— BEGIN DATA SHOWN —
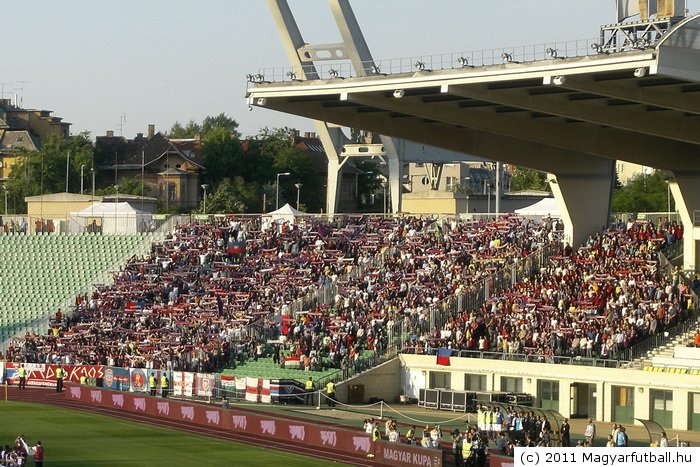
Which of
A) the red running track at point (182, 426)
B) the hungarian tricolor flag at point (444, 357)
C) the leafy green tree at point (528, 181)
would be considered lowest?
the red running track at point (182, 426)

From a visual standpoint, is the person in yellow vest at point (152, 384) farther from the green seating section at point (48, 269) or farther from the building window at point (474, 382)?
the green seating section at point (48, 269)

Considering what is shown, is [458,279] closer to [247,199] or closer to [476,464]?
[476,464]

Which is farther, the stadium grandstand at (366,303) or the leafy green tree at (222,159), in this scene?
the leafy green tree at (222,159)

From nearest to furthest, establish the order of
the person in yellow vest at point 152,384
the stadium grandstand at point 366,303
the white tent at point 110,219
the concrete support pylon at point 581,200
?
the stadium grandstand at point 366,303, the person in yellow vest at point 152,384, the concrete support pylon at point 581,200, the white tent at point 110,219

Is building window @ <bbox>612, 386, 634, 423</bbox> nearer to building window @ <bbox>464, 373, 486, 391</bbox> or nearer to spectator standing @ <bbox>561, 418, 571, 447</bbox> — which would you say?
building window @ <bbox>464, 373, 486, 391</bbox>

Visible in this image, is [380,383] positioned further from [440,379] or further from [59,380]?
[59,380]

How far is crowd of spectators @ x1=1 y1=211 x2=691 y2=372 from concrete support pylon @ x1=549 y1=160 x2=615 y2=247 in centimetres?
110

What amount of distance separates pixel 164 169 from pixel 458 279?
66.7 meters

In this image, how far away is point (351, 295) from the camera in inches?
2416

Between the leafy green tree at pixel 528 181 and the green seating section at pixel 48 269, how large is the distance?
65.7 metres

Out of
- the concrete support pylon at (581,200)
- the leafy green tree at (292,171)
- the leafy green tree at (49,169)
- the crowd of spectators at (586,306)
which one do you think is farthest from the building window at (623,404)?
the leafy green tree at (49,169)

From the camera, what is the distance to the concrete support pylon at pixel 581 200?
59.8m

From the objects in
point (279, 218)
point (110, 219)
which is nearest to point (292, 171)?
point (110, 219)

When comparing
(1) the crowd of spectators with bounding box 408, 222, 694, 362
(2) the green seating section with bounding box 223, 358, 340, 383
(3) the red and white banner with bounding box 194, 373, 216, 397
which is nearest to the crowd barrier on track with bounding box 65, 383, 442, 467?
(3) the red and white banner with bounding box 194, 373, 216, 397
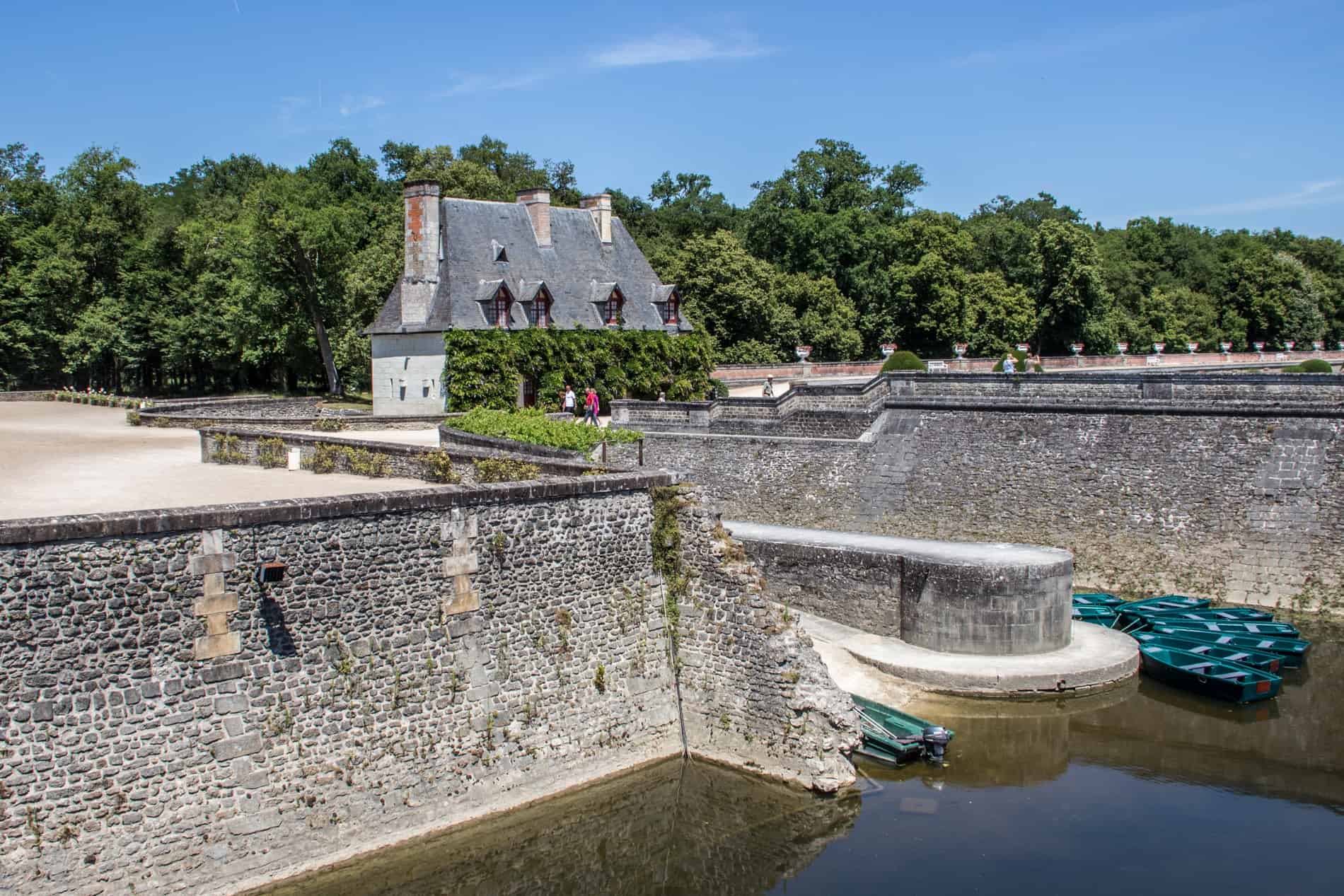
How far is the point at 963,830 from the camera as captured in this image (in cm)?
1312

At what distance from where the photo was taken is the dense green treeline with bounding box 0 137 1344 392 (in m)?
50.9

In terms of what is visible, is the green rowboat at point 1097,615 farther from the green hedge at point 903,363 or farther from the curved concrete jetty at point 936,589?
the green hedge at point 903,363

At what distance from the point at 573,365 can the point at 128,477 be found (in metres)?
21.6

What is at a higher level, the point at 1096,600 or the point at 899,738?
the point at 1096,600

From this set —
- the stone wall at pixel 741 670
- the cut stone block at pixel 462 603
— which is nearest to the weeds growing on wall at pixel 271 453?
the stone wall at pixel 741 670

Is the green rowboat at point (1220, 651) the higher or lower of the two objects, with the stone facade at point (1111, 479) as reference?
lower

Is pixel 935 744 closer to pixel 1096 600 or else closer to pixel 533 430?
pixel 1096 600

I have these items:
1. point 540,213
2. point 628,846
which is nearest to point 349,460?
point 628,846

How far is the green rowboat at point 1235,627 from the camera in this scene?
64.5 ft

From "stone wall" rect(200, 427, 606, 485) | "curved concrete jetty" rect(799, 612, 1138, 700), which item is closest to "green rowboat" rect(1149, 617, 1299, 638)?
"curved concrete jetty" rect(799, 612, 1138, 700)

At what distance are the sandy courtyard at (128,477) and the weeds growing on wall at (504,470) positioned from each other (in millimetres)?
1054

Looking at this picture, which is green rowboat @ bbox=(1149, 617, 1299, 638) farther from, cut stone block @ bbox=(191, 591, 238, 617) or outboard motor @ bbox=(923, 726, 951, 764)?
cut stone block @ bbox=(191, 591, 238, 617)

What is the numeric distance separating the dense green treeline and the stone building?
21.2 ft

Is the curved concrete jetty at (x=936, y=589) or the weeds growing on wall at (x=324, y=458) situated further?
the weeds growing on wall at (x=324, y=458)
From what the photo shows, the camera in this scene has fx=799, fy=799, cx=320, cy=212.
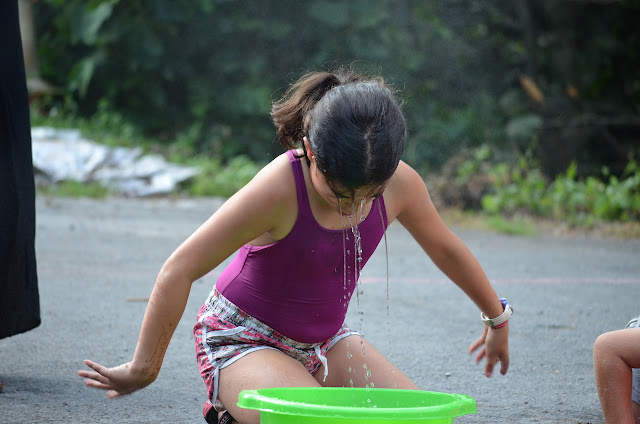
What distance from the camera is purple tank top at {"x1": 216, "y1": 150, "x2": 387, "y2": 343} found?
91.0 inches

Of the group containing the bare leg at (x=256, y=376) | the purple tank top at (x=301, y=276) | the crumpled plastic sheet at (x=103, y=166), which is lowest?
the crumpled plastic sheet at (x=103, y=166)

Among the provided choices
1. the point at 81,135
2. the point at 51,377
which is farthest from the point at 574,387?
the point at 81,135

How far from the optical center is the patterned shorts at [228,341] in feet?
7.70

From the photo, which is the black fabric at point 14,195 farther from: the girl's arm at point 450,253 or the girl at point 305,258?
the girl's arm at point 450,253

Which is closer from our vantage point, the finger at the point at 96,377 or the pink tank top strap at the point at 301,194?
the finger at the point at 96,377

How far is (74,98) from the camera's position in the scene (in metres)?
15.6

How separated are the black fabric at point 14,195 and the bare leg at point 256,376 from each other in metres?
1.16

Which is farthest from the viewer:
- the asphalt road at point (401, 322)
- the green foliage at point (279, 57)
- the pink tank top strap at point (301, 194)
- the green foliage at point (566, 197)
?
the green foliage at point (279, 57)

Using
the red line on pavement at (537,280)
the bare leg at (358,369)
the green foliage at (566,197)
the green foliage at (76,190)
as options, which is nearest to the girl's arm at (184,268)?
the bare leg at (358,369)

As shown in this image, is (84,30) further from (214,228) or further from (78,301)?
(214,228)

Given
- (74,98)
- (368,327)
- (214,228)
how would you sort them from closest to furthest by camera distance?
1. (214,228)
2. (368,327)
3. (74,98)

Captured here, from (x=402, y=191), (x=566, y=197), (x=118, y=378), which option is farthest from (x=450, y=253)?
(x=566, y=197)

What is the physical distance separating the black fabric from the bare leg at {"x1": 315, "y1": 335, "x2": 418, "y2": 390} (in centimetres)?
128

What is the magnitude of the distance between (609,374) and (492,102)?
13477mm
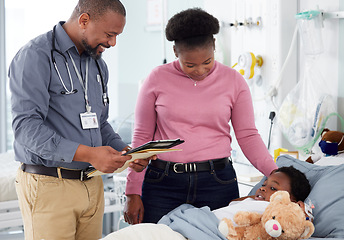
— END DATA SHOWN —
Carry everything from the line containing "What is the physical" down to the end of the records into your reply, requests included, adding 63 to each distance given in the answers. Leave the pictures out.

**RESULT FOR THIS TASK:**
What is the physical distance separating the black fabric from the bare leg at {"x1": 315, "y1": 335, "x2": 418, "y2": 390} (in centimetres)?
191

What is the magnitude of the distance between (609,374) and (492,102)?
13540mm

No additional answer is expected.